● Задание 1: Перепишите из отрывка о гневе фрагмент, начиная со слов «Где же теперь» и далее вплоть до слов «сделали в гневе?».
● Задание 2: Выпишите из отрывка о гневе все вопросы, в которых есть слово «почему».
● Задание 3: Продолжите отрывок о гневе, начав сразу после его последнего предложения.

● Выбранный текст:
От гневного человека нужно удалять тех, кто вызвал его гнев, пока он сам не соберется с мыслями («собраться с мыслями» – это ведь и значит собрать воедино рассеявшиеся части души), или же упрашивать его и умолять, чтобы свою месть, если она ему подвластна, он отложил, пока не перекипит гнев. А кипящий гнев – это жар души, не сковываемой разумом. Отсюда и прекрасные слова Архита, разгневавшегося на своего раба: «Не будь я в гневе, я бы тебе показал!»
Где же теперь все те, кто считает гнев полезным (уж тогда не считать ли полезным и безумие?) или хотя бы естественным? Или кто-нибудь допускает, будто то, что противно разуму, может быть согласно с природою? Если гнев естествен, то почему люди наделены им в разной степени? И почему эта жажда мести прекращается раньше, чем исполнится месть? И почему люди так раскаиваются в том, что они сделали в гневе?

● Записанные данные:
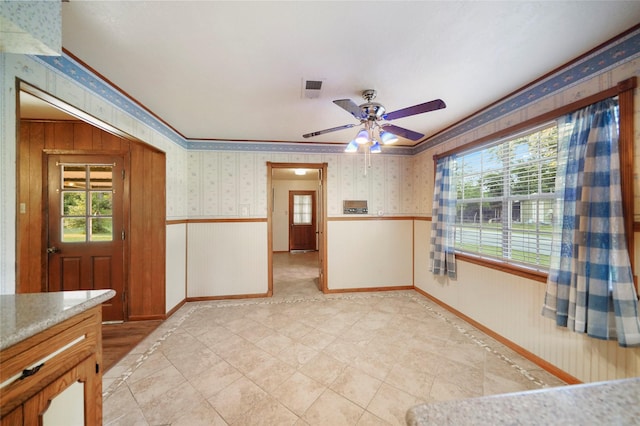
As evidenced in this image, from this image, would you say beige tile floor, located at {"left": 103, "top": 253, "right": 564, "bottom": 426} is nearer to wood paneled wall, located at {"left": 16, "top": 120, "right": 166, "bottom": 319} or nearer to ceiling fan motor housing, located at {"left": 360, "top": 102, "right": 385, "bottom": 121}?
wood paneled wall, located at {"left": 16, "top": 120, "right": 166, "bottom": 319}

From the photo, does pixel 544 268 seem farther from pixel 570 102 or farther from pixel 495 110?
pixel 495 110

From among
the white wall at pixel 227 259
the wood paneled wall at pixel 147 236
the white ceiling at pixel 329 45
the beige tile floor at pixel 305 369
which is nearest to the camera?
the white ceiling at pixel 329 45

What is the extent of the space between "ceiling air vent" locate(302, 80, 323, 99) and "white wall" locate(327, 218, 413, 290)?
212cm

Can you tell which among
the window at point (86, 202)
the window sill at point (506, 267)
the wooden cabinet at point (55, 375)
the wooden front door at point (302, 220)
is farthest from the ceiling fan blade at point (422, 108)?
the wooden front door at point (302, 220)

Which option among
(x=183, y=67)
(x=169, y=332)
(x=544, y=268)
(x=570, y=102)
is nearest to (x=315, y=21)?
(x=183, y=67)

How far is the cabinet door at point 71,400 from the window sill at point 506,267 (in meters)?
3.11

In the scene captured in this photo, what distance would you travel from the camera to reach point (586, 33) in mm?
1486

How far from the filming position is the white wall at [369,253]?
389cm

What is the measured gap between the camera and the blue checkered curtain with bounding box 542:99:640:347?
1481 mm

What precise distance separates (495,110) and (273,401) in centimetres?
337

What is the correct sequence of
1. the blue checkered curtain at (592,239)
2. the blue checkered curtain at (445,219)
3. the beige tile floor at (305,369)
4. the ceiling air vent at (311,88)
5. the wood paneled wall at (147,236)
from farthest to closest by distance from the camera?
the blue checkered curtain at (445,219)
the wood paneled wall at (147,236)
the ceiling air vent at (311,88)
the beige tile floor at (305,369)
the blue checkered curtain at (592,239)

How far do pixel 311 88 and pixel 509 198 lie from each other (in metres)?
2.27

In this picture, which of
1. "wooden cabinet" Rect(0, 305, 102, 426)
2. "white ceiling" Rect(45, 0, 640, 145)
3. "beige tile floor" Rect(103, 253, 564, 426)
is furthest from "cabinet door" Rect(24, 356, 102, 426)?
"white ceiling" Rect(45, 0, 640, 145)

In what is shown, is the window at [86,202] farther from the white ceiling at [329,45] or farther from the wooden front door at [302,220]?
the wooden front door at [302,220]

● Ответ 1:
Где же теперь все те, кто считает гнев полезным (уж тогда не считать ли полезным и безумие?) или хотя бы естественным? Или кто-нибудь допускает, будто то, что противно разуму, может быть согласно с природою? Если гнев естествен, то почему люди наделены им в разной степени? И почему эта жажда мести прекращается раньше, чем исполнится месть? И почему люди так раскаиваются в том, что они сделали в гневе?

● Ответ 2:
1. Если гнев естествен, то почему люди наделены им в разной степени?
2. И почему эта жажда мести прекращается раньше, чем исполнится месть?
3. И почему люди так раскаиваются в том, что они сделали в гневе?

● Ответ 3:
Мы знаем, что царь Александр после того, как в гневе убил своего друга Клита, едва не наложил на себя руки – таково было его раскаяние. После этого кто усомнится в том, что такое движение души есть вещь, подчиненная мнению и вполне подвластная нашей воле? Кто усомнится в том, что душевные болезни, как жадность или тщеславие, возникают из преувеличенного представления о вещах, которых желаем? Из этого опять видно: всякая душевная страсть заключена в ложном мнении.
И если уверенность, то есть твердая решимость души, есть некоторое знанье и мнение человека серьезного и небездумного, то страх есть неуверенность, не грозит ли впереди нависающее зло; и как надежда есть ожидание блага, так страх – ожидание зла. Каков страх, таковы и другие дурные страсти. Стало быть, как уверенность – спутница знания, так и страсть – спутник заблуждения. А кто будто бы от природы гневлив, или жалостен, или жаден, то это следует считать болезненным состоянием души, заболеванием, однако излечимым, как говорится о Сократе. Некий Зопир, утверждавший, будто он умеет распознавать нрав по облику, однажды перед многолюдной толпой стал говорить о Сократе; все его подняли на смех, потому что никто не знал за Сократом таких пороков, какими наградил его Зопир, но сам Сократ заступился за Зопира, сказав, что пороки эти у него действительно были, но что он избавился от них силою разума.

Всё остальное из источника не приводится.